December 11, 2013 0 comments Articles & Reviews, By Jonathan Cristaldi

The Interview: Michelle Reeves (David Family Wines)

This is the full interview with Michelle Reeves of David Family Wines, of which snippets appeared in the December 11th, 2013 article, “Rise of the Bi-Coastal Boutique Vigneron” on Two of Michelle’s wines are reviewed in the Underground Eats piece.

Michelle Reeves of David Family Wines is her own brand ambassador. Photo courtesy of David Family Wines.

Michelle Reeves of David Family Wines is her own brand ambassador. Photo courtesy of David Family Wines.

JC: David Family Wines – give me the scoop.

MR: Originally from Australia, I arrived in New York in 2001 ready to take on the corporate world. Managing sponsorship deals for global sports brands like New York Yankees, PGA, and the Olympic Games I spent 8 years traveling the world with top clients in the sports world. But (there’s always a but) when I moved to San Francisco in 2003 I was distracted by the California wine industry. Still working in my corporate job I asked a local wine store to let me work for them for free on weekends and holidays so I could learn more about wine. I had no idea what luck I was in for as I worked alongside some of the industry’s most influential and gifted winemakers, sommeliers and authors including Bartholomew Broadbent [son of Michael Broadbent who is the Director of Christie’s as well as a lauded author on numerous books about wine—JC]. In 2006, I started David Family Wines on my own with nothing but a ton of gumption and my savings.

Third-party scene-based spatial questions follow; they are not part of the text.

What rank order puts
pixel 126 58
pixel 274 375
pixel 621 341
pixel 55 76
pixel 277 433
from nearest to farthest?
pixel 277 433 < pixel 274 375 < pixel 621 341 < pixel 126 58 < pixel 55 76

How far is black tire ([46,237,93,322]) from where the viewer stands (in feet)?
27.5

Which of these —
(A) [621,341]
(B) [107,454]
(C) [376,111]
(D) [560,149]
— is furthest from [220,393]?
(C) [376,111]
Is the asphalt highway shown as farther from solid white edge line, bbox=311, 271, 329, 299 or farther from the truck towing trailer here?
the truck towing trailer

My maiden name at the time was Turnbull, since that’s already an established winery in Napa [Michelle has absolutely no relation to Turnbull Wines which can’t get over their 100 point score Robert Parker gave their 2010 Cabernet Sauv—JC] I had to consider other ideas. I named the label after my father, David, and small but close family who are all still in Australia.

JC: Where do your grapes come from? Don’t lie to me.

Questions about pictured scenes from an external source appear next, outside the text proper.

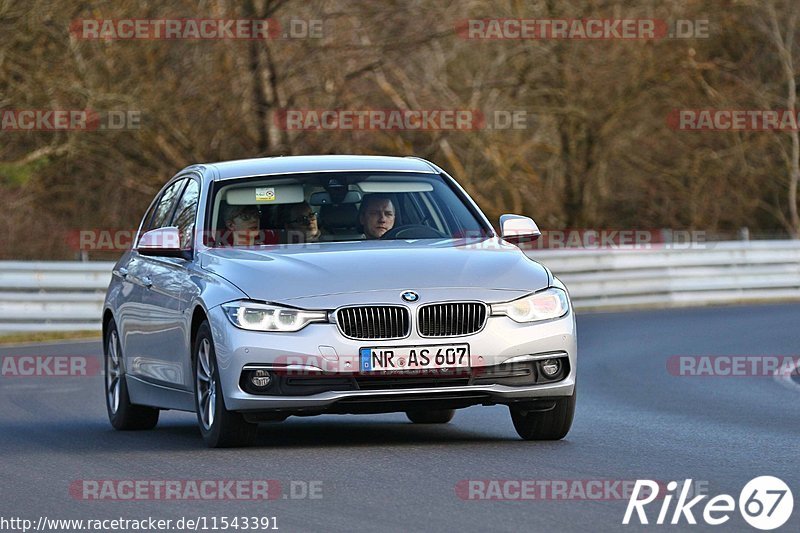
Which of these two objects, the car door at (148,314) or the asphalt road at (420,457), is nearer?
the asphalt road at (420,457)

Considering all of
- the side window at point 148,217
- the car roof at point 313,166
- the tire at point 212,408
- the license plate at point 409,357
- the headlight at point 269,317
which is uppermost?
the car roof at point 313,166

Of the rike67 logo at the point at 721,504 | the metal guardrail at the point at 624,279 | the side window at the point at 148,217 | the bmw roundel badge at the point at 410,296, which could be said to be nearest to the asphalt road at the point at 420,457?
the rike67 logo at the point at 721,504

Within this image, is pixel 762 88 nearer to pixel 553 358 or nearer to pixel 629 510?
pixel 553 358

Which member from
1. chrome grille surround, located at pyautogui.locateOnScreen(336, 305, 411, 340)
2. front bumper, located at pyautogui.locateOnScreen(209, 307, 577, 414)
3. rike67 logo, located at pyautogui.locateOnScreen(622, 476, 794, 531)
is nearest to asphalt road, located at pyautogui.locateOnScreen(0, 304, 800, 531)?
rike67 logo, located at pyautogui.locateOnScreen(622, 476, 794, 531)

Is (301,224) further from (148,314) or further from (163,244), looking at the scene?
(148,314)

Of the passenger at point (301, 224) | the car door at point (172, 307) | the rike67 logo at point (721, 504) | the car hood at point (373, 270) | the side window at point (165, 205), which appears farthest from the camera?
the side window at point (165, 205)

MR: I buy the grapes from some incredible sources, sadly I’m sworn to secrecy on who my sources are. Byron Kosuge and Pat Knittel are my amazing Pinot Noir rockstar winemakers. They won’t tell you either ;)

JC: Oh yeah? How is the wine selling tough gal?

MR: So far we’ve had an incredible run since launching our first wine into market. I released 340 cases of 2006 Pinot in 2009. It sold out in 4 months! Today we produce 500-600 cases total, so we’re pretty small.

A little luck never hurt anyone. And a lot of luck, well that changes the game I guess. In the beginning we were lucky to be in the right place at the right time.

My brother was in LA having a drink one afternoon while trying to figure out what to do after soccer. He met someone at the bar who was hosting a wine event and decided to sign me up for it. I hadn’t even launched David Family yet. I went to the event, poured my wine and the Wine Director for some top wine clubs was there. He tried our wine and a few weeks later sent a note to his global network about us. That put our wine in all the rights hands and it went from there.

JC: Why are you making wine in the Anderson Valley and why Santa Lucia Highlands? Does anyone back east know anything about Santa Lucia Highlands?

MR: I’m a big believer in doing one thing and doing it well. We focus all our efforts and time making Pinot Noir. I believe Anderson Valley and Santa Lucia Highlands are the two best examples of Pinot Noir in the US. Each appellation shows a very distinct expression of what Pinot Noir can do. Anderson Valley at one end of the spectrum with beautifully balanced fruit and earth flavors, and Santa Lucia Highlands’ rich, bold, decadent flavors.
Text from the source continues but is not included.